Foi ao lado de Silas de Oliveira que Dona Ivone Lara tornou-se a primeira mulher a derrubar barreiras e preconceitos e invadir esse ambiente marcadamente masculino, com a coautoria de “Os Cinco Bailes Tradicionais da História do Rio”, périplo que reconta a história de magia, aventura e sedução do Brasil imperial e a chegada do período republicano. Não foi sem méritos que a Império Serrano tornou-se a grande vencedora daquele carnaval de 1965.

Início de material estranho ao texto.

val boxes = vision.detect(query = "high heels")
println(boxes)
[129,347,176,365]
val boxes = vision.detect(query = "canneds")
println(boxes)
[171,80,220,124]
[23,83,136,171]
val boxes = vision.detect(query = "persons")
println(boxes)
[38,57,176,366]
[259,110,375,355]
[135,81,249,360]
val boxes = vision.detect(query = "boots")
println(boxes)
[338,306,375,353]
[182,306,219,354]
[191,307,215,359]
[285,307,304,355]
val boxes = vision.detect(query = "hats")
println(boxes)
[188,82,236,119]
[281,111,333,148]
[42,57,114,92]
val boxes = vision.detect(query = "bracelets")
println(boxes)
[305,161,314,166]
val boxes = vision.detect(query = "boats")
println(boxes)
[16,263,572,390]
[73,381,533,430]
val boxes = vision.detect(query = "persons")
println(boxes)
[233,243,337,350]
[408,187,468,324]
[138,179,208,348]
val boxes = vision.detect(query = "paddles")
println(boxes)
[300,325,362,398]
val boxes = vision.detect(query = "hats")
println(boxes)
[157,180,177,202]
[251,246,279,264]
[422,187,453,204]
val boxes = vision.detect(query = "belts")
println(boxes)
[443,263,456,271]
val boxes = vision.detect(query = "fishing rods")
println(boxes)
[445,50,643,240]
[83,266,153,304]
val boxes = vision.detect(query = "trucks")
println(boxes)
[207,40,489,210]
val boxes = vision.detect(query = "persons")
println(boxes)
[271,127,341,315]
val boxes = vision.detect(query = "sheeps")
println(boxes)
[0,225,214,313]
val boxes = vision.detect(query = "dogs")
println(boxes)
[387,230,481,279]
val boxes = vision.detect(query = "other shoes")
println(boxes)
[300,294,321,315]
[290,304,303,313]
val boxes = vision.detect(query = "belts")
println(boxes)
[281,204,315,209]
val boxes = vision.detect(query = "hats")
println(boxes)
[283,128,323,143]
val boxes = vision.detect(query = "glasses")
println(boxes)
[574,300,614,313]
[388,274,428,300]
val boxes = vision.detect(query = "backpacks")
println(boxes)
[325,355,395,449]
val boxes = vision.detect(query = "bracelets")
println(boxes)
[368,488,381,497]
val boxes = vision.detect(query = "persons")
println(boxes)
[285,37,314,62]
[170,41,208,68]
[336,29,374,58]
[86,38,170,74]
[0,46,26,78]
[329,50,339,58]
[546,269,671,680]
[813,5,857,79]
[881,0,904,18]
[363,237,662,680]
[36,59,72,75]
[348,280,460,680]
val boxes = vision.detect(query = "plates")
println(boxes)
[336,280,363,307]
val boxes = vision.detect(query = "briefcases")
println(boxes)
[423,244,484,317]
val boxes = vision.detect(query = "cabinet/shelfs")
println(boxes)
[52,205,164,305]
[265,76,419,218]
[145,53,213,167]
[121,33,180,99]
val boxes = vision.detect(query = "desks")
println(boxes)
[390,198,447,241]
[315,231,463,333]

“Adeus de Carnaval” (marcha-rancho, 1967) – Maria Inês Aroeira Braga
A história de “Adeus de Carnaval” é curiosa, só para adjetivar. Pois, na verdade, é muito mais. Composta no fim da década de 1960 por Maria Inês Aroeira Braga, poeta, mística e artista plástica mineira, a música retornou à tona anos depois, em 2014 quando, por iniciativa de seu irmão, Marcelo Aroeira, ela foi gravada em estúdio pelo cantor Mauro Zockratto. Mas seu percurso ainda não tinha terminado.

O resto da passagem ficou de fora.